De plus, cette fois, au lieu de proposer une interdiction complète des produits et services de Rosatom, les pays soutenant les sanctions ont proposé des mesures restrictives plus nuancées, notamment des exemptions pour les entreprises nucléaires de l’UE ayant des contrats existants avec Rosatom, ou l’application de garanties pour éviter la dépendance aux produits nucléaires russes…
Une pression supplémentaire sur Rosatom pourrait provenir de partenaires occidentaux, comme les États-Unis et le Royaume-Uni, qui ont déjà emboîté le pas et réclament des restrictions encore plus sévères qui toucheraient directement le secteur nucléaire russe. Depuis que Rosatom a pris le contrôle de la centrale nucléaire de Zaporizhzhya, dans le sud-est de l'Ukraine, l'Europe et l'Occident sont de plus en plus impatients.
Washington a également récemment imposé des sanctions à plus de 120 cibles, durcissant encore davantage les activités des individus et entités russes en raison du conflit en Ukraine, y compris celles liées à Rosatom. Cependant, Washington n'a pas encore imposé de sanctions à Rosatom elle-même.

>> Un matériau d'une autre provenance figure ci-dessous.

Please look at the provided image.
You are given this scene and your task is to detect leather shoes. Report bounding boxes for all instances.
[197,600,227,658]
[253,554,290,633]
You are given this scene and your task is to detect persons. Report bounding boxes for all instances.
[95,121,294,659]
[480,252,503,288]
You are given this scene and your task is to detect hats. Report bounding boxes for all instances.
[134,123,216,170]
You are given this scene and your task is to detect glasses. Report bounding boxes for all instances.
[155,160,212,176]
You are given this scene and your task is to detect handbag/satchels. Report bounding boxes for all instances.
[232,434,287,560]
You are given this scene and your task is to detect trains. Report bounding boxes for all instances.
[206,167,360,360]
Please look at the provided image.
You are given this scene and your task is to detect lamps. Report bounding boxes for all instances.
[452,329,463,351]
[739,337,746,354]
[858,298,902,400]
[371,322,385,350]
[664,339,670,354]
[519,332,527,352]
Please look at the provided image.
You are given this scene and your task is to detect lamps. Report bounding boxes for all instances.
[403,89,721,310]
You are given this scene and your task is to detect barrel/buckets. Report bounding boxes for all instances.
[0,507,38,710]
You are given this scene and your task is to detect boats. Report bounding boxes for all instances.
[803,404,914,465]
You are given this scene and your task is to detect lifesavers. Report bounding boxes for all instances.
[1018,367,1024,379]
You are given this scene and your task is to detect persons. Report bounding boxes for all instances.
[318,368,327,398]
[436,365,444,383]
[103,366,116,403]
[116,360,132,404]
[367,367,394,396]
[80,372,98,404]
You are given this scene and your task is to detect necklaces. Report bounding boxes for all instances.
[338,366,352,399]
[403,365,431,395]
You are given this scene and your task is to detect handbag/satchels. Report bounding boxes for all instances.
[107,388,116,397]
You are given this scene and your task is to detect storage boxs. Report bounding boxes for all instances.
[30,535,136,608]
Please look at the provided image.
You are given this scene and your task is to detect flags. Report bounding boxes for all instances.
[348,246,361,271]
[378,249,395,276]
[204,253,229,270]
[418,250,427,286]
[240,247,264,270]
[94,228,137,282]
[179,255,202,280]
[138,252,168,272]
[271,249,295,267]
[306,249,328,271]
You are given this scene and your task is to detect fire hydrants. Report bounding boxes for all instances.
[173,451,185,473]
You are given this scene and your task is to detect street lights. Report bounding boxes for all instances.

En revanche, la plus forte résistance aux sanctions contre le nucléaire russe vient d'Europe de l'Est. En effet, cinq États membres, dont la République tchèque (6), la Slovaquie (5), la Finlande (2) et la Bulgarie (2), exploitent 15 réacteurs nucléaires de fabrication russe et ne disposent actuellement d'aucun combustible de remplacement issu de sources russes.
Alors que la Slovaquie affirme ne disposer de suffisamment de combustible nucléaire que pour durer jusqu'à la fin de 2023, l'interdiction d'importation russe pourrait constituer un problème à long terme.
La Hongrie est un cas particulier : non seulement elle est étroitement liée à l'énergie russe, mais elle entretient également des liens étroits avec Rosatom. C'est pourquoi Budapest s'est prononcée à plusieurs reprises contre l'élimination du nucléaire russe et l'inscription des responsables de Rosatom sur la liste des sanctions. La Hongrie avait également affirmé auparavant qu'elle ne participerait pas aux sanctions de l'UE sur les importations de pétrole et de gaz russes en 2022.
En février 2023, dès que l'Europe a discuté du 10e paquet de sanctions et que l'idée de cibler Rosatom et ses dirigeants a été évoquée, Budapest a immédiatement protesté avec force, déclarant qu'elle devait prendre des mesures décisives contre les sanctions de l'UE.
Le ministre hongrois des Affaires étrangères, Peter Szijjártó, a clairement indiqué que les sanctions contre Rosatom porteraient non seulement atteinte aux intérêts fondamentaux de la Hongrie, mais constitueraient également une menace pour la sécurité nucléaire mondiale. Rosatom est l'un des acteurs clés du secteur mondial de l'énergie nucléaire, fournissant du combustible aux centrales nucléaires de nombreux pays.
Début avril, le ministre hongrois des Affaires étrangères Peter Szijjarto s'est rendu à Moscou pour conclure de nouveaux accords énergétiques avec la Russie et a accepté de modifier le contrat avec Rosatom pour agrandir la centrale nucléaire de Paks.
Outre les pays d'Europe de l'Est qui hésitent à inclure ou non le secteur nucléaire russe dans le nouveau paquet de sanctions, l'Allemagne et la France ont également acheté de l'uranium enrichi à la Russie pour une valeur de 452 millions d'euros en 2022.
Cependant, l'Allemagne a désormais indiqué qu'elle accepterait les sanctions de l'UE sur le combustible nucléaire russe. Les contrats existants liant toujours la France et l'Allemagne, la Pologne et certains États baltes ont proposé un délai de deux ans à Berlin et Paris.